Le scénariste et dessinateur Éric Puybaret organise ses planches de manière ingénieuse, emploie des couleurs souvent douces, applique sa sensibilité à même le dessin et conçoit une fable qui n’est pas sans rappeler La Divine Comédie de Dante ou Alice au pays des merveilles de Lewis Carroll. Car c’est un nouvel univers aux règles fantasques qui se dévoile au jeune héros, qui va devoir apprendre à en maîtriser les spécificités, bien aidé, il est vrai, par quelques acolytes qui viendront se greffer en cours de récit à son parcours initiatique.

Amnésique, en apesanteur, confronté à des personnages et des situations surréalistes, le jeune marin va découvrir au même rythme que le lecteur ce qui fait l’étoffe des Antres.
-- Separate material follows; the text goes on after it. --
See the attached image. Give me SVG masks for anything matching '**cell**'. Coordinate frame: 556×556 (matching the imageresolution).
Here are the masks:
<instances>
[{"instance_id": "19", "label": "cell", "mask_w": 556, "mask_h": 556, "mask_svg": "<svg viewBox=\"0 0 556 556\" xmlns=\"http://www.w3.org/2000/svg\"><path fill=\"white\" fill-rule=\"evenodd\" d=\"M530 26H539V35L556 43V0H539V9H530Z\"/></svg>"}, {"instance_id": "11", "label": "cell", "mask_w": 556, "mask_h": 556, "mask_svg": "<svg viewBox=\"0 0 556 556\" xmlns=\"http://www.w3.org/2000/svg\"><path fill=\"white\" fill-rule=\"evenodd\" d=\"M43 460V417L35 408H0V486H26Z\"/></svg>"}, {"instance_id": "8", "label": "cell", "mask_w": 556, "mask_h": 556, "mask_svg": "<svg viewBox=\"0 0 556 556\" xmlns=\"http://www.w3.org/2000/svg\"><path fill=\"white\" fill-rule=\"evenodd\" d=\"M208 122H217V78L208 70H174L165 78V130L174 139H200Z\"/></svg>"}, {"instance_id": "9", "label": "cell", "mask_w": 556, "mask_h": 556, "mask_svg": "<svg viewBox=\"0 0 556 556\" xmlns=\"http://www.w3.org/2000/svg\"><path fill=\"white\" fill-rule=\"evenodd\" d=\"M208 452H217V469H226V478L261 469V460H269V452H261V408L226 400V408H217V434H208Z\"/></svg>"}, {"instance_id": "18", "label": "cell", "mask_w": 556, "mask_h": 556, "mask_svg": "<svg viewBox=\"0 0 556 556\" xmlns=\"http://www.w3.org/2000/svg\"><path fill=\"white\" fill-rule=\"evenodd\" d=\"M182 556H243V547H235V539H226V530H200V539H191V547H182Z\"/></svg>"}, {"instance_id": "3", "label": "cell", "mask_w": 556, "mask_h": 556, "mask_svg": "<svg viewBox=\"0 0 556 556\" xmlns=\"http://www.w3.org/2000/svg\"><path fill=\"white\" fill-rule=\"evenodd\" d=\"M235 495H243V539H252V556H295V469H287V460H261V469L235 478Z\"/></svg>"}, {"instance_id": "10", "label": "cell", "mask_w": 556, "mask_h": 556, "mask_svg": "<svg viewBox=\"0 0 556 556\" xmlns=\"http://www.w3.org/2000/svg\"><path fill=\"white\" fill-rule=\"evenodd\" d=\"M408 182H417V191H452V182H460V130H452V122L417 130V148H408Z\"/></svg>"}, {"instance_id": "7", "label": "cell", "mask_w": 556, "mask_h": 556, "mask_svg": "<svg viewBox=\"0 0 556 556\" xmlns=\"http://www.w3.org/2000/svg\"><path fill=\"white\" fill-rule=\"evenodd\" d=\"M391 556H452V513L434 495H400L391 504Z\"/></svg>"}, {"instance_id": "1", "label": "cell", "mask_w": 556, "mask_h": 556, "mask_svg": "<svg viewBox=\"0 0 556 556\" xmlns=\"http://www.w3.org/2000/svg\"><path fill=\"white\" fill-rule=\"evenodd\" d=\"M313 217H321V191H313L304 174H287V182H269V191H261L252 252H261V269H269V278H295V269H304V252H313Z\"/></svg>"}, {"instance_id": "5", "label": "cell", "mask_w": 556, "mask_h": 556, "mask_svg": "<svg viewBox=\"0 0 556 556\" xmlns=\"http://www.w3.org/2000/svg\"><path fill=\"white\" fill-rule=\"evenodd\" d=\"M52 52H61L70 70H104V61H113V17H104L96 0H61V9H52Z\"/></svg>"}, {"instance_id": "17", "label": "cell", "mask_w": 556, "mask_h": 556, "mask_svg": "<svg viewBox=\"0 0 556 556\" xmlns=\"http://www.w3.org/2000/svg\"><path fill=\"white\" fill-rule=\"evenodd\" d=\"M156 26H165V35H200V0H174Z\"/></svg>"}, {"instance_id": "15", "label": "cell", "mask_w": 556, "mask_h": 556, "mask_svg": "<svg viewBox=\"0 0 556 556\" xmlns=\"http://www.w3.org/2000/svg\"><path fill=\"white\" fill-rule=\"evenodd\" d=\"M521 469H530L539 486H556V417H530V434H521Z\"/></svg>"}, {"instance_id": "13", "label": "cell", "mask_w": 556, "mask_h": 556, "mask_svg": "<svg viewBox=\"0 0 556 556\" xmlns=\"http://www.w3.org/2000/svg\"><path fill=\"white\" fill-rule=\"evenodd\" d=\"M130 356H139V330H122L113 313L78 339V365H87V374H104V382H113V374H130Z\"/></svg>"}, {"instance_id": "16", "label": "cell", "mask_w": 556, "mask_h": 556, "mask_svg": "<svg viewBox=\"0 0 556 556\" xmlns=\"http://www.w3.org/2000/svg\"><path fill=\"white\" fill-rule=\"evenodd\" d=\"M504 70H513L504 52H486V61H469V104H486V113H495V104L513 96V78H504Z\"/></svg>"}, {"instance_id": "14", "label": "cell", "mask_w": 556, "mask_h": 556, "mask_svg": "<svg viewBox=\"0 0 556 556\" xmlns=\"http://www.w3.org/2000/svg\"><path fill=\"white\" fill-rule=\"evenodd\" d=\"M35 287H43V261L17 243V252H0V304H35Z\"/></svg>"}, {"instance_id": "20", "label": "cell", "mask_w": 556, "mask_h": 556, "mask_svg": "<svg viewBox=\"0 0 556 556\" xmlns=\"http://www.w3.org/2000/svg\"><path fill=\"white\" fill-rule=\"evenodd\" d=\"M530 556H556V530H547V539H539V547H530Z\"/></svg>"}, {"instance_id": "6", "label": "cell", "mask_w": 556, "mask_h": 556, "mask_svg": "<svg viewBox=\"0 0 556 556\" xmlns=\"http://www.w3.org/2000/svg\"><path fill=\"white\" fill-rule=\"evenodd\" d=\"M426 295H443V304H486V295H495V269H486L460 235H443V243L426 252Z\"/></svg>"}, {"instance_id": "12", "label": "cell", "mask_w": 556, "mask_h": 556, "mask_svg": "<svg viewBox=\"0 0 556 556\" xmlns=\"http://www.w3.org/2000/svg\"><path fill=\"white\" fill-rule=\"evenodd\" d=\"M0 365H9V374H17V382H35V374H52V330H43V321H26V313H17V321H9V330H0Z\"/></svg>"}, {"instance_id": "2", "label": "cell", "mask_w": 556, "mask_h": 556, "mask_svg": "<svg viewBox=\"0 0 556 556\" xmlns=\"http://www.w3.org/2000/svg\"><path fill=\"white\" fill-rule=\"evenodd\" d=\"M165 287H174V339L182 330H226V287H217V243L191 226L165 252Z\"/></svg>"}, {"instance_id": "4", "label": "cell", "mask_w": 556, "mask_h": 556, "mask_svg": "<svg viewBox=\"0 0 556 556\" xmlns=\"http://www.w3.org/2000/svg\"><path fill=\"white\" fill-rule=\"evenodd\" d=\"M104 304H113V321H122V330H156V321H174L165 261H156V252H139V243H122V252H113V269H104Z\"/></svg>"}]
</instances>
Dans une veine rappelant à certains égards Le Petit Prince, Éric Puybaret mêle aventures et poésie, injecte des personnages réels dans son monde imaginaire (Napoléon, Chopin, Halliday, Welles…) et se délecte à soumettre son héros à des situations qui le dépassent – et qui vont, vous l’aurez compris, bien au-delà de l’entendement.

Très référencé (de Jérôme Bosch à Salvador Dali), agréable à contempler, « L’Homme sans poids » est un voyage onirique quasi indicible, au sein duquel chaque lieu et chaque protagoniste est porteur d’une polysémie qui n’a de limite que la capacité de notre imagination à vagabonder. C’est peut-être cela qui accentue la poésie de cette bande dessinée : comme le jeune marin qui y tient le haut de l’affiche, les signifiants demeurent flottants, soumis aux interprétations personnelles, ce qui n’est pas sans rappeler un autre génie du troisième art, René Magritte.